Ticknor, Levi F.

PORTRAIT & BIOGRAPHICAL ALBUM OF MORGAN AND SCOTT COUNTIES, ILLINOIS
Chicago: Chapman Bros., Publishers

1889


LEVI F. TICKNOR. As a nursery man and fruit-grower, Mr. Ticknor is acknowledged on all sides to be a success. He owns and operates forty acres of very choice land, situated on section 10, township 15, range 11, where he has made his residence since 1858, and, since 1868, has given his attention almost exclusively to his present business. He carries a full and complete stock of the best varieties of the choicest fruits, and his long experience has made him an expert in regard to the proper care and treatment to be exercised in connection therewith.

Mr. Ticknor came to Illinois from his native State, New York, in the spring of 1858. He was born in Upper Lisle Township, Broome County, that State, Aug. 13, 1825, and is the son of Elias and Mary (Covy) Ticknor. Elias Ticknor, also a native of Broome County, was born on the farm that had been taken up in the woods by his father, Elias Ticknor, Sr., and was one of a family of nine children, six sons and three daughters. Grandfather Ticknor was a native either of New Hampshire or Massachusetts, and sprang from a family which had settled in New England probably during the colonial days. They were mostly engaged in agricultural pursuits, and were almost uniformly well-to-do, and people noted for their honesty and integrity. Grandfather Ticknor was married in early manhood to Miss Lydia Bingham, and not long afterward emigrated to Broome County, N. Y., where he settled in the woods, and gradually cleared up a farm. After living to the advanced age of eighty-four years, he was accidentally killed by falling from a shed. His good wife had preceded him to the silent land some years.

Elias Ticknor, Jr., the father of our subject, was reared at the homestead in Broome County, N. Y., and in that county was married to Miss Mary Covy, a native of New York State, who traced her ancestry to Holland. After emigrating to the United States, they settled in Broome County, N. Y., at a very early day. The parents of our subject, after their marriage, began their wedded life at the old Ticknor farm, where they lived for a few years, then removed to Grandfather Covy's farm in the same county, where they spent the remainder of their days; the father dying at the age of fifty-eight years, and the mother soon afterward at about the same age.

Four sons and four daughters comprised the household of Elias Ticknor, Jr., and his estimable wife, of whom Levi F., our subject, was the eldest. The children are all living and married, with the exception of one son, Horace. This son, during the Civil War, enlisted in Company K, 27th Illinois Infantry, and was killed by rebels at Mud Creek, Tenn., when about twenty-four years old. He enlisted as a private, and was promoted to Corporal. Levi F., like his brothers and sisters, was reared under the home roof, and at an early age taught to make himself useful about the farm. He acquired a common school education, and grew up sound in mind and body, and amply fitted for the future duties and responsibilities of life.

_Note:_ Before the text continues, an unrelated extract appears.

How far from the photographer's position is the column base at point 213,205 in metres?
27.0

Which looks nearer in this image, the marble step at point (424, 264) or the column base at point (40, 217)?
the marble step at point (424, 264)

The life of our subject was passed in a comparatively uneventful manner until his marriage, which occurred in Cattaraugus County, N. Y., at the home of Miss Flora Thompson, who was a native of that county, and was born in 1826. The parents of Mrs. Ticknor were John and Mary Thompson, natives of Vermont, where they were born, reared and married, and whence they removed to Cattaraugus County, N. Y., while it was still a wilderness. The father took up a tract of Government land, from which he constructed a comfortable homestead, and there both parents spent the remainder of their days. Their family consisted of five children.

Mrs. Ticknor remained with her parents during her childhood and youth, receiving a common school education, and being trained to habits of thrift and industry. Of her union with our subject, there have been born four children. The eldest son, Leroy, married Miss Helen Farnham, and they are living on a farm in Gage County, Neb.; Elmer E. H. married Miss Eva Bramham, and they are living on a farm in township 15, range 11; Alena is the wife of Frank Losee, and they live on a farm near Gibbon, Buffalo Co., Neb.; Harry M. is at home with his parents. Mr. Ticknor, politically, is a sound Republican, in the principles of which party he is fully engrafted by the example of his father and grandfather before him, who belonged to the old-line Whigs.